SOURCE EXTRACT.
Segment Open
General characteristics
- Class & type: Juniper-class sea going buoy tender
- Displacement: 2,000 tons (full load)
- Length: 225 ft (69 m)
- Beam: 46 ft (14 m)
- Draft: 13 ft (4.0 m)
- Propulsion: 2 x 3,100 hp Caterpillar diesel engines
- Speed: 16 knots
- Armament: 2 x .50 caliber heavy machine guns

= USCGC Kukui (WLB-203) =

U.S. Coast Guard seagoing buoy tender

USCGC Kukui (WLB-203) is the third cutter in the Juniper-class 225 ft of seagoing buoy tenders and is the third ship to bear the name. She is under the operational control of the Commander of the Seventeenth Coast Guard District and is home-ported in Sitka, Alaska. Her primary area of responsibility is the inland and coastal waters of southeastern Alaska. Kukui conducts heavy lift aids-to-navigation operations, and law enforcement, homeland security, environmental pollution response, and search and rescue as directed.

==Construction and characteristics==
USCGC Kukui was built by the Marinette Marine Corporation in Wisconsin and launched on 3 May 1997. She has a length of 225 ft, a beam of 46 ft, and a draft of 13 ft. Kukui is propelled by two Caterpillar 3608 diesel engines rated at 3,100 horsepower, and has a top speed of 16 knots. She has a single controllable-pitch propeller, which along with bow and stern thrusters allow the ship to be maneuvered to set buoys close offshore and in restricted waters. A dynamic global positioning system coupled with machinery plant controls and a chart display and information system allow station-keeping of the ship within a five-meter accuracy of the planned position without human intervention. Kukui is also equipped with an oil-skimming system known as the Spilled Oil Recovery System (SORS) which is used in her mission of maritime environmental protection. The cutter has a 2,875 square foot buoy deck area with a crane used for servicing large ocean buoys.
Segment Closed
WHAT TO WORK ON.
1: Restate as a bulleted list the paragraph of the article on USCGC Kukui that begins "USCGC Kukui was built by," keeping its main facts.
2: Decide whether each statement agrees with the article on USCGC Kukui. Answer yes or no, and quote the words of the article that settle it: (a) Kukui is home-ported in Sitka, Alaska. (b) Kukui was built in Alaska. (c) Kukui is the first ship to bear her name.
The records are not needed for this work.

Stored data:
Segment Open
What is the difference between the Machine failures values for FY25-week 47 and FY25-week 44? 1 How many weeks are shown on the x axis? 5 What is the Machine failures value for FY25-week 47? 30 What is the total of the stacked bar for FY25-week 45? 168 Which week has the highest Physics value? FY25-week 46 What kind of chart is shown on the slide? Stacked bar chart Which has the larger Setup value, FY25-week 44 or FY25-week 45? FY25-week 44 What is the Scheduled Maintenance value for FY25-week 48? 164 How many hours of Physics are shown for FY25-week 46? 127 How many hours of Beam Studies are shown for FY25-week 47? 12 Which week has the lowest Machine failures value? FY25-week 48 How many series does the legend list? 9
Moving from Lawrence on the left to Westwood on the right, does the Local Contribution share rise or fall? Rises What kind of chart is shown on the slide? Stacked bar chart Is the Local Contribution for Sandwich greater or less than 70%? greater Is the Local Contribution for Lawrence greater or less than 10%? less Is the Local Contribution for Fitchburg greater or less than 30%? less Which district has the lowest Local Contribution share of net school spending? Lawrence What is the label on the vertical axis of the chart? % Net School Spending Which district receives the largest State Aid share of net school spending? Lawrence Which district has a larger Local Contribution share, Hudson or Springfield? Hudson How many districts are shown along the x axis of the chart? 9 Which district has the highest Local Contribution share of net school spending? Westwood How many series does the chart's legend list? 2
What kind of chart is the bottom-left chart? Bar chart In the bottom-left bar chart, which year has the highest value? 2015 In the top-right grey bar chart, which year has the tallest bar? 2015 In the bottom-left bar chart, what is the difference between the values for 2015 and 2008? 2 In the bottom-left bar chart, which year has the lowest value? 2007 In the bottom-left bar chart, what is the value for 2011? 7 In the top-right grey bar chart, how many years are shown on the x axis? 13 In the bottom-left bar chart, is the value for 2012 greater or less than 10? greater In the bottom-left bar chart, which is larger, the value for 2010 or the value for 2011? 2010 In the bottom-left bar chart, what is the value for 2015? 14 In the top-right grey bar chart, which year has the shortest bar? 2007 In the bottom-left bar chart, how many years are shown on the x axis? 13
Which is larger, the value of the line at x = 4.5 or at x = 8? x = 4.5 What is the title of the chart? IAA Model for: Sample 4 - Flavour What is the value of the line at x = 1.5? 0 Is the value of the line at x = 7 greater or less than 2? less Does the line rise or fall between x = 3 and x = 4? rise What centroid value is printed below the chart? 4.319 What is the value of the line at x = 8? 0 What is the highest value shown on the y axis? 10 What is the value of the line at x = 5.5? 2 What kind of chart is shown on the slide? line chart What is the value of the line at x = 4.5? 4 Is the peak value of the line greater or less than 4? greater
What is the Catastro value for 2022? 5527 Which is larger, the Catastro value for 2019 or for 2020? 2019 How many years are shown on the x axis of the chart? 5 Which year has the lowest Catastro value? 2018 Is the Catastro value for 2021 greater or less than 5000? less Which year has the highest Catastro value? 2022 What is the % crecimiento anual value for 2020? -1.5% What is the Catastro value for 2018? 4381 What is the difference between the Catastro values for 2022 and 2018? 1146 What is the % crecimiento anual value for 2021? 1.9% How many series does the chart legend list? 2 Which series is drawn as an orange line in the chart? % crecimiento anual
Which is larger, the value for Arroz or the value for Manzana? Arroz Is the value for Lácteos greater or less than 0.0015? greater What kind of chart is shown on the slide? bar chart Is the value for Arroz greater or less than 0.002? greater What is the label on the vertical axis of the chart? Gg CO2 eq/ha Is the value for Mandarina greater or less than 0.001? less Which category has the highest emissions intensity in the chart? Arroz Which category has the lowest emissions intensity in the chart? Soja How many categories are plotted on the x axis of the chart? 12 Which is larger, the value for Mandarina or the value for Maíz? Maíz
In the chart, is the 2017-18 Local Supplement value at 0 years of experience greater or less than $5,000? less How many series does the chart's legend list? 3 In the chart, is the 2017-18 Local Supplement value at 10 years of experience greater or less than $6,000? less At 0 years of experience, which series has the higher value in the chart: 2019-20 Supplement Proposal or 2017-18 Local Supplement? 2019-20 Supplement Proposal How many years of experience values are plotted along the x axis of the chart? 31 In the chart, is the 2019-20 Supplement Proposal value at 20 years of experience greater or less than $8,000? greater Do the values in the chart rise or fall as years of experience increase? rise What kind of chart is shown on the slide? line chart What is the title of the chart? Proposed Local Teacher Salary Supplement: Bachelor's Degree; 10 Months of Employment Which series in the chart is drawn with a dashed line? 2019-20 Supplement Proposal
Segment Closed
OUTPUTS BY TASK.
1:
- Built by the Marinette Marine Corporation in Wisconsin and launched on 3 May 1997.
- Length of 225 ft, beam of 46 ft and draft of 13 ft.
- Propelled by two Caterpillar 3608 diesel engines rated at 3,100 horsepower, with a top speed of 16 knots.
- A single controllable-pitch propeller, together with bow and stern thrusters, lets the ship maneuver to set buoys close offshore and in restricted waters.
- A dynamic global positioning system, coupled with machinery plant controls and a chart display and information system, keeps the ship within five meters of the planned position without human intervention.
- Equipped with the Spilled Oil Recovery System (SORS), an oil-skimming system used for maritime environmental protection.
- A 2,875 square foot buoy deck area with a crane for servicing large ocean buoys.

2:
(a) Yes: "is home-ported in Sitka, Alaska."
(b) No: "built by the Marinette Marine Corporation in Wisconsin."
(c) No: "is the third ship to bear the name."